TRECHO –

Eleito vice de Juscelino Kubitschek (1955-1961), foi reeleito para ser o segundo de Jânio Quadros, que renunciaria depois de sete meses. A tentativa de parte do Exército de impedir a posse de Jango foi sufocada pela solução híbrida do parlamentarismo, que um plebiscito derrubaria em 1963.
Chega 1964. "Então, Jango virava ora à esquerda, ora à direita, o que lhe deu o apelido de ônibus elétrico", resume o brasilianista Thomas Skidmore. "Havia golpistas dos dois lados, ele poderia se inclinar por um lado e fechar com os militares ou por outro e fechar com os comunistas."
Segundo o autor de "Brasil - De Getúlio a Castelo", o Comício da Central do Brasil mostra ao país a opção de seu presidente. "Esse comício o define", afirma. "Isso é indicado nos decretos, que são ilegais, porque mudam a Constituição, e insinuam que ele pretendia reformar sem o Congresso, mas com o apoio da esquerda."
Nem todo o governo era favorável ao comício. Alguns o encaravam como uma provocação desnecessária e de conseqüências potencialmente perigosas. Era o caso de João Pinheiro Neto, então presidente da Supra, a Superintendência da Reforma Agrária.
No dia 11 de março, antevéspera do evento, reuniu-se com o presidente no apartamento que Jango mantinha no prédio ao lado do Copacabana Palace. Estavam também Darcy Ribeiro, chefe da Casa Civil, e Gilberto Crockat de Sá, assessor sindical de Jango.
Pinheiro Neto, que depois escreveria três livros sobre o período, aproveita o momento em que o presidente se afasta do grupo, segue-o e dispara: "Por que o senhor não cancela o comício e assina os decretos em solenidade no Alvorada? É mais seguro".
Ouve como resposta: "Tu tens razão". "O Jango tinha uma qualidade excepcional", lembra hoje Pinheiro Neto, aos 74 anos. "Concordava com tudo o que as pessoas diziam a ele." No dia seguinte, o jornal "Última Hora", janguista, trazia estampado na manchete: "Todos ao comício de Jango na Central do Brasil".

O comício
O evento começou às 17h com o nome oficial de Comício Pró-Reformas de Base. Segundo os planos de João Goulart, seria o primeiro de uma série que culminaria com uma concentração de 1 milhão de trabalhadores no dia 1º de maio, em São Paulo.
A localização do evento era estratégica. Primeiro, porque os trens da Central poderiam despejar milhares de pessoas na praça em poucas horas. Ainda mais com as passagens gratuitas, como determinou o governo federal que elas fossem naquele dia 13.
Pois de trem acorreram manifestantes de diversas regiões do país. Só de São Paulo saíram pelo menos duas composições, uma batizada de Vanguarda e outra de Reforma, com 2.200 trabalhadores. Num dos trens vinham Fernando Henrique Cardoso e seus colegas, intelectuais da USP.

MATERIAL FORNECIDO –

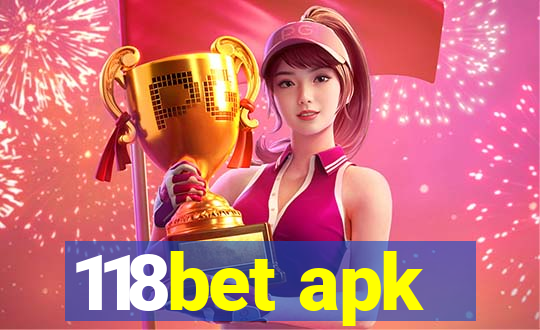 118bet apk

SOBRE A TAREFA – No trecho sobre o Comício da Central do Brasil, qual apelido Jango ganhou por virar ora à esquerda, ora à direita?

RESPOSTA – Ônibus elétrico.